Nvidia (NVDA) is the elite of its industry. Artificial intelligence. Machine learning. Graphics. All leading to dominant positions in the data center (the cloud), and in gaming. Oh, there are other lines of business. They are smaller, or in relative terms speculative, however. Investors watch Professional Visualization and/or Automotive, but the firm can beat or miss in those spots, and maybe it does not leave a dent.
The big two business segments are what counts most from this name. They could not, and they did not disappoint.
In Tuesday's Market Recon column, we suggested taking a bit off of long positions ahead of the digits. The stock traded just shy of $500 that morning. Hope some readers took heed. The intent is to add the shares back to the position after extracting some capital.
I see NVDA shares trading around a $480 handle early Thursday morning. I am not sure that I trust the stock to come in much further. Sure, there is some talk that Nvidia may try to acquire ARM Holdings from Softbank. That will cost some dough, which Nvidia certainly has access to, but would likely at least at first pressure the share price. Then again, Nvidia will host a "GeForce" special event on September 1. Hard to imagine that nothing positive comes out of that.
I would think even if a little timid, grab at least a few of those shares back on this discount, even at valuations at 62 times next 12 months earnings. This name does not trade on traditional metrics like that. It trades on flow.
For its fiscal second quarter, Nvidia reported adjusted earnings of $2.18 per share, a beat of more than $0.20, and good enough for year-over-year growth of 76%. Revenue grew an even 50% to $3.87 billion, also ahead of expectations.

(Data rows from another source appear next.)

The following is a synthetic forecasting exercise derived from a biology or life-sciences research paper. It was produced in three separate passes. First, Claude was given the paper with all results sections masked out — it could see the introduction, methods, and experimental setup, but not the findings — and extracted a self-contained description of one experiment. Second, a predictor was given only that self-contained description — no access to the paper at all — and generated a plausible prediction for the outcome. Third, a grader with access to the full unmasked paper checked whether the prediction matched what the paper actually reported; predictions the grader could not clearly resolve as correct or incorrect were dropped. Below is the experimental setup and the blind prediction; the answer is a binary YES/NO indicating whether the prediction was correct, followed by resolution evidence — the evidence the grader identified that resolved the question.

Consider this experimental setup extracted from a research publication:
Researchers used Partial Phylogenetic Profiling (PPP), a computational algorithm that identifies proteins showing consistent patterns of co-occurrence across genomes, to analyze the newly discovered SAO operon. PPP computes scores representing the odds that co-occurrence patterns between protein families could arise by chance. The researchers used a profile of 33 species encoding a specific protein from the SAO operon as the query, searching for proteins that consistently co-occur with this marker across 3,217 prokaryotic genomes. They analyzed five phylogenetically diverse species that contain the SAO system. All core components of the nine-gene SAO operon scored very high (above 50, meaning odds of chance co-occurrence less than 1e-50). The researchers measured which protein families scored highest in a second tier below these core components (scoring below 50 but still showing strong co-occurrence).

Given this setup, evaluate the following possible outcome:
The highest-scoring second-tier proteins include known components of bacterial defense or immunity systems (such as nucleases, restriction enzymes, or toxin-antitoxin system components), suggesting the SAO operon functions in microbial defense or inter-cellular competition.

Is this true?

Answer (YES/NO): NO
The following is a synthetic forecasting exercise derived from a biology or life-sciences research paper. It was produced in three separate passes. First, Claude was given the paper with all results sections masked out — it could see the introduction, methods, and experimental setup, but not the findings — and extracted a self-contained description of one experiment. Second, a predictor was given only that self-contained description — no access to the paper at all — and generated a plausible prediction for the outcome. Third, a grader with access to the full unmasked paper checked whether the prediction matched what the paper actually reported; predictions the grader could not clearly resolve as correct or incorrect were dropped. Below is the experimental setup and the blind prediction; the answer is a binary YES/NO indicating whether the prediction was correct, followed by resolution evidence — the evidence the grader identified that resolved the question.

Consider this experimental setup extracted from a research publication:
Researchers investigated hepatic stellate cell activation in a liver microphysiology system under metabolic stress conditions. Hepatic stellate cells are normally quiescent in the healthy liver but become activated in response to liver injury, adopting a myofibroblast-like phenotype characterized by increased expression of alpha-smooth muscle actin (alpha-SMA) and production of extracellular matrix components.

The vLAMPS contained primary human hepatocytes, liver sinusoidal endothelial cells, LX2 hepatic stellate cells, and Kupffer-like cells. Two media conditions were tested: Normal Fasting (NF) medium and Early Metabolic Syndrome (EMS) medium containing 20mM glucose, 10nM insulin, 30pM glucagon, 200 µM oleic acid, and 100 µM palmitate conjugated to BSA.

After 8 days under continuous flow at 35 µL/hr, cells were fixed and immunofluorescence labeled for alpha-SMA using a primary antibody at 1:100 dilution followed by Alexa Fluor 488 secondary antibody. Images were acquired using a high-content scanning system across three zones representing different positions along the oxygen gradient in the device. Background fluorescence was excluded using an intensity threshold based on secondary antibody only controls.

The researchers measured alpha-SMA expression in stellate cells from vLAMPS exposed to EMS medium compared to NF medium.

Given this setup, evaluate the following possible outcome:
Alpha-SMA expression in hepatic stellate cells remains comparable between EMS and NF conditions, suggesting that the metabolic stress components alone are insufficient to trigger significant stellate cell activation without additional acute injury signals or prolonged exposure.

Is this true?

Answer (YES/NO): YES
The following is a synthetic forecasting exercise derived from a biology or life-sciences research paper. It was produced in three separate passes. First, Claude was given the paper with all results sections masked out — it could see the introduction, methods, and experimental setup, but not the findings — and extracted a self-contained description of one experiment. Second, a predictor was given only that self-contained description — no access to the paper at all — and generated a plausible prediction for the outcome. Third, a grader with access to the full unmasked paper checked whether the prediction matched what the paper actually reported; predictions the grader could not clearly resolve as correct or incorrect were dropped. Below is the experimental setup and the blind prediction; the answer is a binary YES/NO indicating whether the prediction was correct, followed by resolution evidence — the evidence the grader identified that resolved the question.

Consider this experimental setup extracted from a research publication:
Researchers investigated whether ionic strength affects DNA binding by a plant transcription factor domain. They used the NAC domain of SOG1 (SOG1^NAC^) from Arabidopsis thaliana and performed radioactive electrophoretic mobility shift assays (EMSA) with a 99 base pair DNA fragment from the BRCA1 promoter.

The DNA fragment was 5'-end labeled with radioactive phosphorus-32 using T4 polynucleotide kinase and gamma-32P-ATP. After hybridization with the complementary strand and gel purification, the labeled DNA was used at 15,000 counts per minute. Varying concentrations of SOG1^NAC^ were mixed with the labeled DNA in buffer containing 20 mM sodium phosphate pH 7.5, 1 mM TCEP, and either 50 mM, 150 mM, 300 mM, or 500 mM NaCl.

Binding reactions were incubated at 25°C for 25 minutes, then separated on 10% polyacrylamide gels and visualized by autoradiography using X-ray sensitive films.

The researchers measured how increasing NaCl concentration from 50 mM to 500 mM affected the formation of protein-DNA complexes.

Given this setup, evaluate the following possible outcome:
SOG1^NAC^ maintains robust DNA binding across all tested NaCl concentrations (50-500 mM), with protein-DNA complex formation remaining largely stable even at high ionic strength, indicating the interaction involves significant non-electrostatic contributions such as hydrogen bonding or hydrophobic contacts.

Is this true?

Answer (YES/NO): NO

Top dog this quarter for Nvidia was the Data Center. That business line contributed $1.75 billion to the whole, ahead of consensus and becoming the firm's largest business in the process. Gaming crushed consensus, landing at $1.65 billion. Adjusted gross margin in its entirety also beat the Street consensus, at 66%. Wall Street was looking for 64.5%, but the 66% mark did meet Nvidia's own guidance.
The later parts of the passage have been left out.